● Goal:
Put each line of the material below into a Markdown table with the columns "Row" and "Line Text," numbering the rows and omitting blank lines. Leave the pictures out of the table.

● The records:
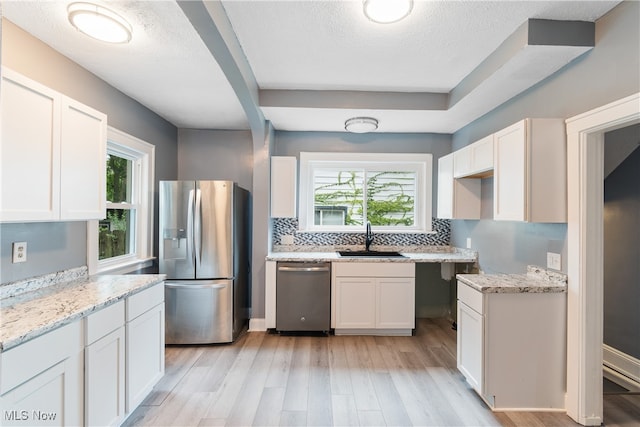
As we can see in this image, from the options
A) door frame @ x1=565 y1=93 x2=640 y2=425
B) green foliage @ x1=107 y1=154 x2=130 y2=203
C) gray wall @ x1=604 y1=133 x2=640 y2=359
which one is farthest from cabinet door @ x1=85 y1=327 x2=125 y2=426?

● Full response:
| Row | Line Text |
|---|---|
| 1 | As we can see in this image, from the options |
| 2 | A) door frame @ x1=565 y1=93 x2=640 y2=425 |
| 3 | B) green foliage @ x1=107 y1=154 x2=130 y2=203 |
| 4 | C) gray wall @ x1=604 y1=133 x2=640 y2=359 |
| 5 | which one is farthest from cabinet door @ x1=85 y1=327 x2=125 y2=426? |